I am watching a lecture right now and the professor says that China MAY have received the concept of writing from the Indo-European migrations. He goes on to say that it is very controversial, but the Chinese do not have the evolution of pictographs to writing like the Sumerians did. He says there isn't enough evidence to point one way or another, but it is plausible that the Indo Europeans brought writing to the Chinese.

Just curious as to whether this is true and if so what evidence is there?

wotan_weevil

It's been suggested before, but there's no evidence. The consensus is that Chinese writing developed independently, in China.

The evidence for the early evolution of Chinese writing is poor. The first clear evidence of writing - the Shang oracle bones - is already a mature writing system that is ancestral to the modern Chinese writing system. It's unlikely that Chinese writing sprang forth fully developed, Athena-like, but evidence for its evolution is lacking.

There are suggestions that earlier symbols, mainly appearing on Neolithic pottery, are precursors to writing. Certainly, there are symbols that can reasonably be believed to be pictographs. The early ones pre-date the Indo-European expansion into China and the adoption of Indo-European cultural elements and technologies by the Chinese. The pictographs may be clan symbols, which were used into the Shang Dynasty; they don't appear to be written text.

There are occasional claims of much older precursors to writing, such as geometric scratch marks on older pottery, including before 8000BP. These are not generally accepted as pictographs or writing.

If these Neolithic symbols are ancestral to Shang writing systems, the idea of writing was indigenous.

the Chinese do not have the evolution of pictographs to writing like the Sumerians did.

We have possible pre-writing pictographs, and we have pictographic writing (Shang characters are often pictographic, e.g., the characters for fish, horse, and elephant are pictures of a fish, a horse, and an elephant). The evolutionary step between the two is missing, probably because it was written on more perishable materials (such as bamboo) than the Shang oracle bones.

Bolt argues that the Chinese writing system developed indigenously, but in the period immediately before the Shang oracle bones. If this is the case, it is possible that the idea of writing came with the Indo-European expansion to the east. However, I know of no evidence that the eastern Indo-Europeans were writing that early (and when they are writing much later, it is with scripts that probably came with the spread of Buddhism). The idea of writing would have had to have, once the more western Indo-Europeans came into contact with writing systems, leapt over the intervening Indo-European cultures all the way to China without leaving a trace of that journey.
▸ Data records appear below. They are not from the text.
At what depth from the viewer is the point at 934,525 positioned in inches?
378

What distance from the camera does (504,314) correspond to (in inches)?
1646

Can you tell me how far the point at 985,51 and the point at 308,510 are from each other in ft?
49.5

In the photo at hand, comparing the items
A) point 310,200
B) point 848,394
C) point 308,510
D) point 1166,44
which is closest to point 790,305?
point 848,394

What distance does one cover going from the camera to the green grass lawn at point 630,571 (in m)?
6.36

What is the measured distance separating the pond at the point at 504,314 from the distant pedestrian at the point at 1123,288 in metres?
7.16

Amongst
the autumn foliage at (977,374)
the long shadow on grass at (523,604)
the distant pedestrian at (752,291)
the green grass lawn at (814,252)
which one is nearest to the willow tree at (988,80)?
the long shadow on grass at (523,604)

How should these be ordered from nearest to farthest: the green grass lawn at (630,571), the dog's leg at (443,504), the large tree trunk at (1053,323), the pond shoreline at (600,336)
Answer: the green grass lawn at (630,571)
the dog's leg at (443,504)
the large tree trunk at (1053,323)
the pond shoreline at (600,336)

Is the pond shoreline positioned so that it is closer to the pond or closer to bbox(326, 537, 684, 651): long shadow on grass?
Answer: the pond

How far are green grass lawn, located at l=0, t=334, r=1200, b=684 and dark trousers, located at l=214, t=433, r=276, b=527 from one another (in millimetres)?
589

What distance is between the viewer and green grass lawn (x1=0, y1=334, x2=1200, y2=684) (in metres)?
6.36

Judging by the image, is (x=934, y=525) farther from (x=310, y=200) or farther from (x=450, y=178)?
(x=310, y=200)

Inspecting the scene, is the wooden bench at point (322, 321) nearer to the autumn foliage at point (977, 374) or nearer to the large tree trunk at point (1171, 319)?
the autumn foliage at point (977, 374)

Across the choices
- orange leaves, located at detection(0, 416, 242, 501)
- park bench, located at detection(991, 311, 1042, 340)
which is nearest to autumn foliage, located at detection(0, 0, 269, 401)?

The simplest explanation is that the Chinese writing system developed in China, and that it did so without the idea of a writing system arriving with the Indo-Europeans.

For Boltz on the evolution of Chinese writing systems:

For the Neolithic possible precursors,

  • Demattè, P. (2010), "The Origins of Chinese Writing: The Neolithic Evidence", Cambridge Archaeological Journal 20(2), 211-228. DOI: https://doi-org.ezproxy.library.uq.edu.au/10.1017/S0959774310000247

  • Paola Demattè, The Origins of Chinese Writing: Archaeological and Textual Analysis of the Pre-dynastic Evidence, PhD thesis, University of California, Los Angeles, 1996.

Postscript: Chinese languages show significant Indo-European influence. Beckwith argues - rather controversially to many - that the Chinese languages should be though of as Indo-European creoles, or even be classified as Indo-European languages. If there was good evidence of writing systems among Central Asian Indo-Europeans early enough, the introduction of writing to China via Indo-European contact could explain Boltz's suggested rapid evolution of the Chinese writing system prior to the Shang oracle bones. If Boltz is correct about the rapid evolution, and Demattè wrong about Neolithic precursors. It has been suggested that the Bactria-Margiana Archaeological Complex (BMAC) had writing, but the evidence is much weaker than the Neolithic Chinese evidence - the known "writing" consists of a single seal, the "Anau seal":

So, Chinese writing appears to be completely independent.

  • Christopher I. Beckwith, Empires of the Silk Road: A History of Central Eurasia from the Bronze Age to the Present, Princeton University Press, 2009.

  • John Colarusso, "Remarks on the Anau and Niyu Seals," Sino-Platonic Papers 124, 2002. http://sino-platonic.org/complete/spp124_anau_niya_seals.pdf

  • Fredrik T. Hiebert, "The Context of the Anau Seal," Sino-Platonic Papers 124, 2002. Link as above.